Auch unsere Landeskirche versucht da mitzuhalten:
Einerseits mit dem Projekt „Glauben und Gedenken“, das vor dem Chorraum dargestellt wird. Es geht dabei zwar um Gedenken, aber auch um das, was in dunkelster Vergangenheit und bis heute, unsere Vorfahren und uns gehalten und uns Kraft und Hoffnung gegeben hat. Und so stehen für unsere wichtigsten Werte je ein Gegenstand dem symbolisch gegenüber – eine Luther-Bibel aus dem 16. Jh. für unseren Glauben, eine Gesangbuch aus dem 19. Jh. für unsere Frömmigkeit, eine Nachbarschaftslade für die Gemeinschaft, ein vergoldeter Kelch für die Kirche, eine Almosenbüchse für die Diakonie, eine Matrikel für die Geschichte, eine alte Fibel für die Bildung und ein gesticktes Kissen für unsere Tradition.
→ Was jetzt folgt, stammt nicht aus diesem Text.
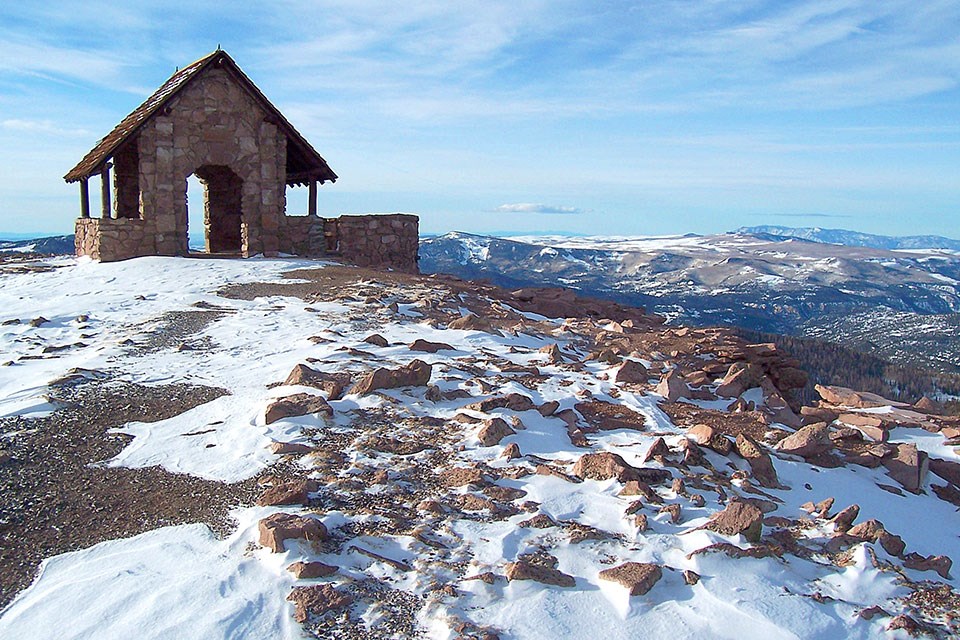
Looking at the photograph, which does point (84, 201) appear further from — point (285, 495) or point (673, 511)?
point (673, 511)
Acht Werte, acht Gegenstände, die dies symbolisieren und acht Stationen, wo diese mit einem Gedenkgottesdienst ins Bewusstsein gerufen werden, beginnend mit Hermannstadt am 3. August, Sächsisch-Regen am 24. August, dann Bistritz am 14. September und weiterpilgernd nach Budapest am 21. September, Wels und Rosenau am 27. – 28. September, Rothenburg und Nürnberg im Oktober und abschließend im Januar 2015 in Drabenderhöhe. Wo dann auch der Deportation gedacht wird. Alle diese Stationen, die ihr und unsere Vorfahren vor 70 Jahren auf beschwerliche Weise zurückgelegt habt, stellen für uns eine „Pilgerreise für Frieden und Gerechtigkeit“ dar, wie der Ökumenische Rat der Kirchen alle Kirchen weltweit dazu aufgerufen hat.
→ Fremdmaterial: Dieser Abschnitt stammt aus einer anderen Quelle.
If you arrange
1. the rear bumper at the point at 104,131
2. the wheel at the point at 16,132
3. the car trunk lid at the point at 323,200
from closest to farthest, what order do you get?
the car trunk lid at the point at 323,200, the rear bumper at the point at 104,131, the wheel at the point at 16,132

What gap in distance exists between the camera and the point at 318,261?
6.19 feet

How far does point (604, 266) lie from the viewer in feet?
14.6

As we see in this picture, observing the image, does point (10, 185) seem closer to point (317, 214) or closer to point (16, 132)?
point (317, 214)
Andererseits lädt unsere Kirche zur Erneuerung unserer Gemeinschaft ein und bietet auch eine kirchliche Zweitmitgliedschaft in unserer, in eurer und unserer gemeinsamen Kirche an. Es liegt uns daran, uns mit der einmaligen Geschichte zu versöhnen und untereinander durch Partnerschaften und Gemeinschaft im Glauben, im Gedenken, im- Zukunft-denken gemeinsame Schritte in die Zukunft tun. Schon seit 1993 mit dem Beitritt unserer Kirche wie des Demokratischen Forums der Deutschen in Siebenbürgen in die Föderation der Siebenbürger Sachsen hat unsere Trennung auf organisatorischer Ebene ein Ende gefunden. Aber auch in den Köpfen und mit dem Herzen sind wir gerufen, näher zu rücken. Und dafür sind wir alle und unsere Kinder und Kindeskinder gefragt. Denn wie damals die Apostel so braucht der Herr auch heute Mithelfer, Mitarbeiter, damit Friede und Gerechtigkeit, Glauben und Liebe, grenzenlose und einladende Gemeinschaft immer mehr Wirklichkeit wird.
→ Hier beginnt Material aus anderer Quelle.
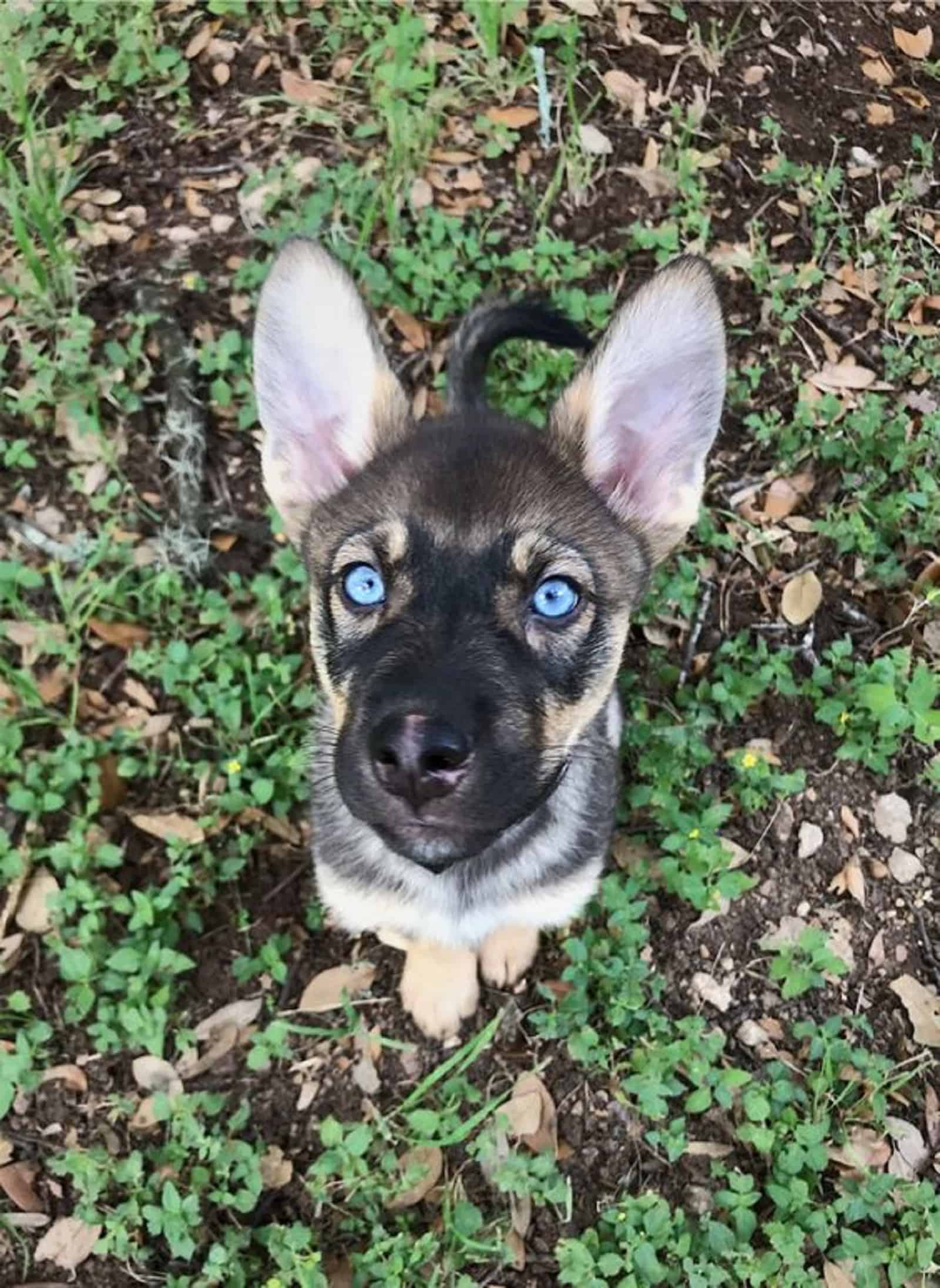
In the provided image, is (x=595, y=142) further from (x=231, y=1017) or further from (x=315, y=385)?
(x=231, y=1017)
Er, der Herr, hat sich von uns vor 800 Jahren, vor 70 Jahren, vor 25 Jahren nicht abgewandt. Im Gegenteil! Es verging in all den Jahrhunderten der Geschichte seiner, auch unserer Kirche und evangelischen Gemeinschaft kein Tag, in dem Jesus Christus, unser Herr, nicht spürbar, wegweisend, mahnend, helfend, bewahrend, anwesend war. Und in der Gottes Heiliger Geist nicht erfahrbar unter uns am Werke gewesen. Und das ist unsere Rettung und deshalb haben wir Zukunft. Darum rufe ich voller Zuversicht euch zu: Der Herr lebt. Und auch wir dürfen leben, lieben, glauben, gedenken und hoffen in Gottes Gemeinschaft und Gottes Werke verkündigen. Amen.